I thought we were discussing the morality of non-sentient matter, or absence thereof?

We are, but I was exploring the mechanism behind morality to draw conclusions for that.
I submitted that morality is an instinct because it’s psychological enforcer, the conscience, compels them to follow the moral codes they’ve learned. Even if they’re not exactly happy doing it. Absolution of a guilty conscience, and avoiding it in the first place can be an irresistible compelling urge in people, and influence their behaviors in a heaping pile of ways. Sure what is defined as right and wrong is left to how you were raised and your own personal thoughts, but when something does fall in your “wrong” definitions most people will attempt to avoid it without even thinking about why they avoid it.
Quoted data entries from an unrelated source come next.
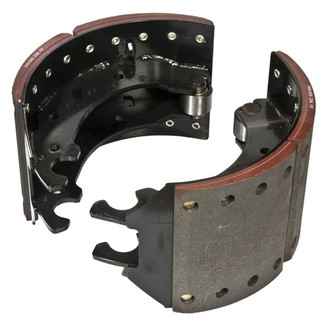 Brake shoe + band 360x200 image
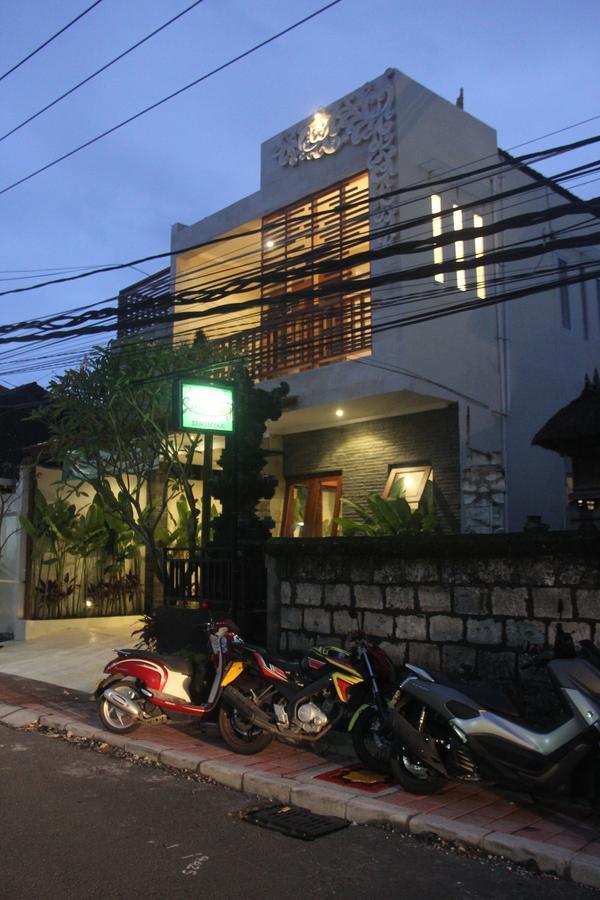 Green Studio Apartment Seminyak Apartment Seminyak (Bali)
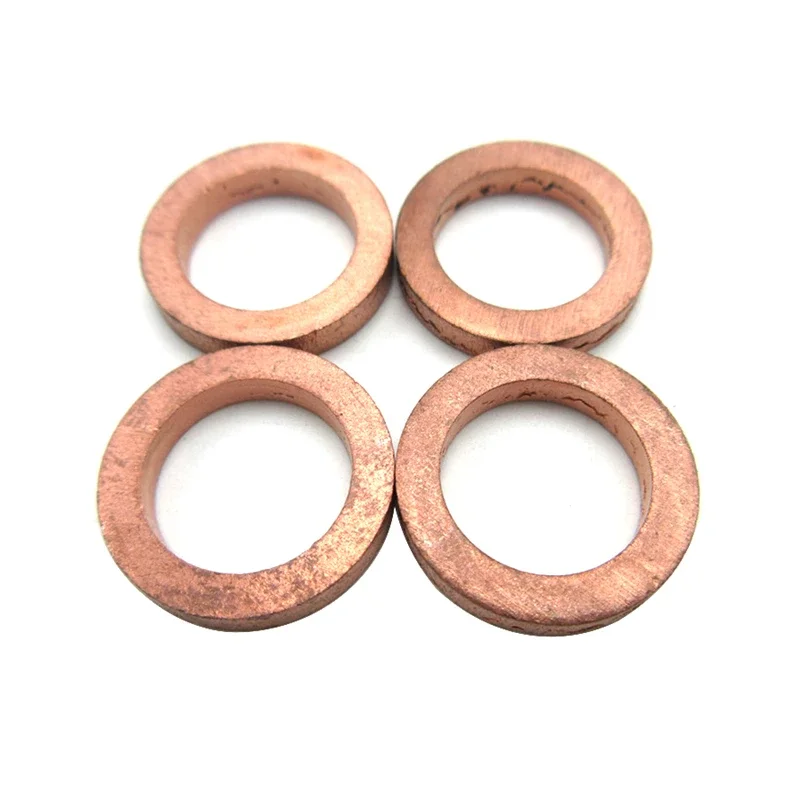 Turbo Oil Pipe Copp…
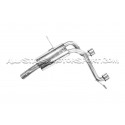 Catback Scorpion pour Renault Megane 2 RS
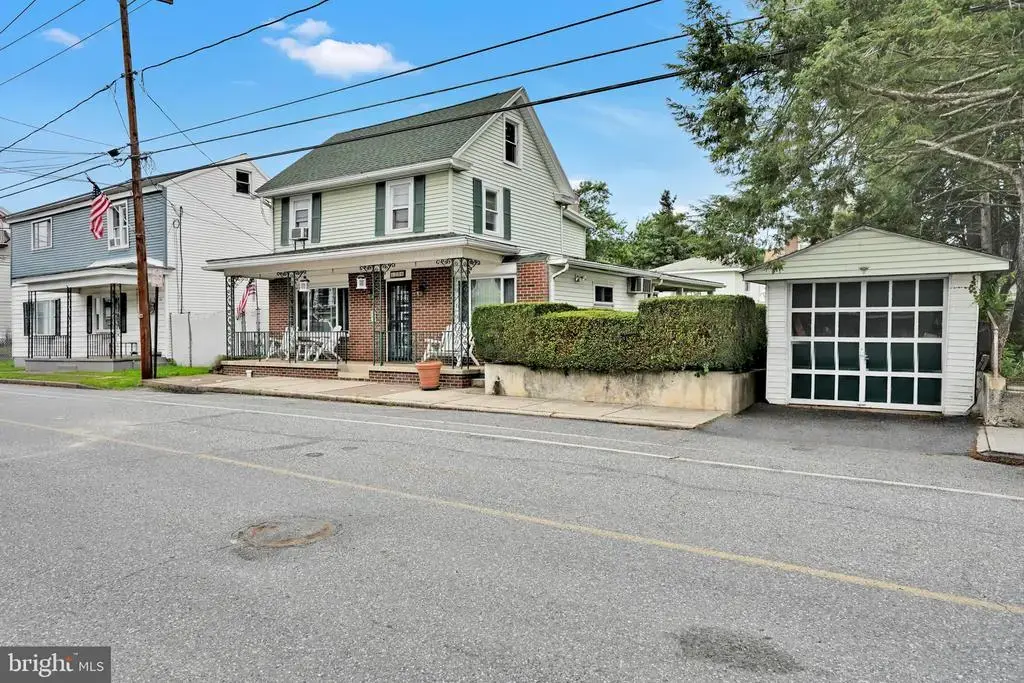 206 Valley St, BROCKTON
Usually when a species is born with potentially irritable urges to do certain actions we call this an instinct. Rocks don’t have instincts, but animals do and social animals are known to demonstrate codes of conduct for dealing with other. Maybe not learned codes like our morality but maybe protomorality. Although I do believe they’re having problems with juvenal bull elephants in Africa being way too aggressive without older bull elephants for them to model after so maybe there is learned behavior codes in the animal world too.

Humans are evolved to live in communities, not as individulas. We are social animals. As such, we have evolved certain physiological responses to others of our groups. For instance, we are programmed to bond with and be protective of our own children and to be protectiveof children in general. We are programmed to bond with sexual mates. We also have a physiologically programmed empathic response to seeing others of our groups being harmed. We feel distress when we see someone we know or who we perceive as part of our ingroup being hurt. We feel distress (i.e. “guilt”) when we cause harm ourselves. These purely biological responses form the basis for what we call “morality.” It’s all just brain chemistry. We don’t think it, we feel it, just like ants or bees.